Malnutrition was identified in 19 patients (63%), with 3 cases of micromalnutrition which improved with medical management and nutritionists, while 16 cases had macromalnutrition, in which one case improved with medical management and nutritionists and the other 15 patients (50%) required revision. Six patients (20%) had steatorrhea, which was managed by nutritionists. The majority of patients (70%) experienced food intolerance, primarily severe protein intolerance, with 6 cases improving with dietary interventions, and the remaining cases requiring reoperation due to macromalnutrition. Male patients and those with longer duration of obesity had significantly higher rates of revision and malnutrition (p≤0.001).

The authors stated that the study provides insight into the safety and effectiveness of primary SASI bypass in morbidly obese patients, particularly those with poor nutritional habits that may hinder weight loss or lead to weight regain after a restrictive bariatric procedure such as SG. However, although the SASI bypass has been accepted as a standard procedure by the expert bariatric surgical consensus panel in 2018, its lack of approval by IFSO highlights the need for continued evaluation and discussion of this procedure.
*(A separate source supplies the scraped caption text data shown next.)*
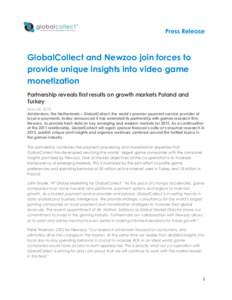 Press Release  GlobalCollect and Newzoo join forces to provide unique insights into video game monetization Partnership reveals first results on growth markets Poland and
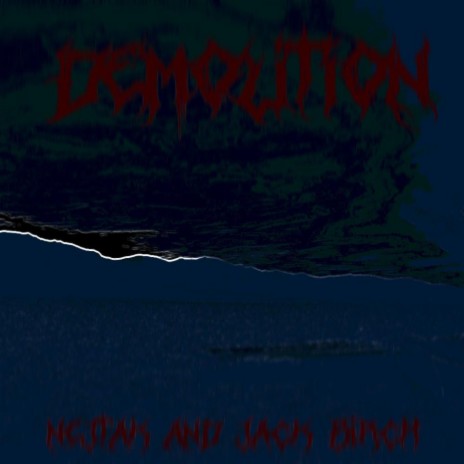 DEMOLITION ft. NejTak | Boomplay Music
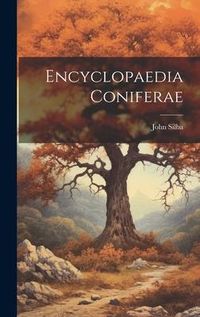 Produktbild: Encyclopaedia Coniferae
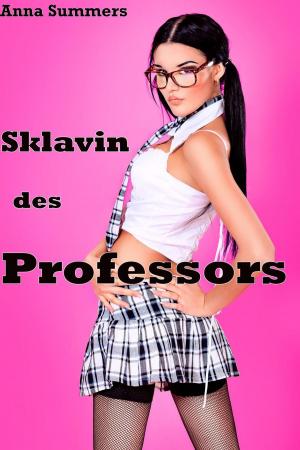 Cover of the book Sklavin des Professors by Anna Summers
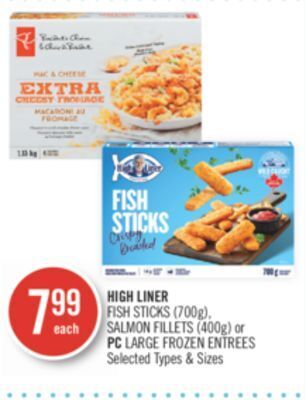 Shoppers Drug Mart High liner fish sticks (700g), salmon fillets (400g) or pc large frozen entrees offer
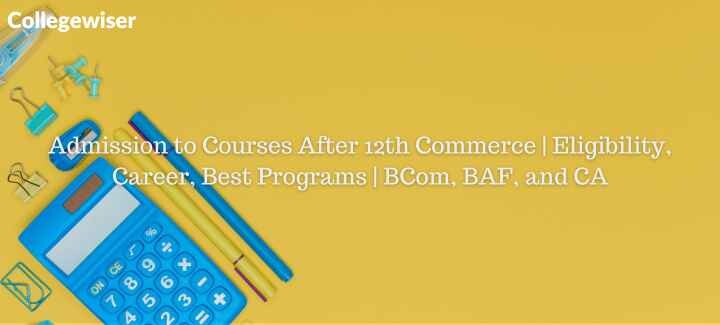 Admission to Courses After 12th Commerce | Eligibility, Career, Best Programs | BCom, BAF, and CA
“To minimise these risks (malnutrition and excessive weight loss), continuous refinement of the technique is necessary and special consideration should be given to patients with longer exposure to obesity, especially males,” the authors concluded. “In addition, it is worth noting that SASI bypass can be easily reversed to a sleeve gastrectomy if needed. Nonetheless, further studies are needed to fully evaluate the long-term outcomes and potential risks associated with this procedure.”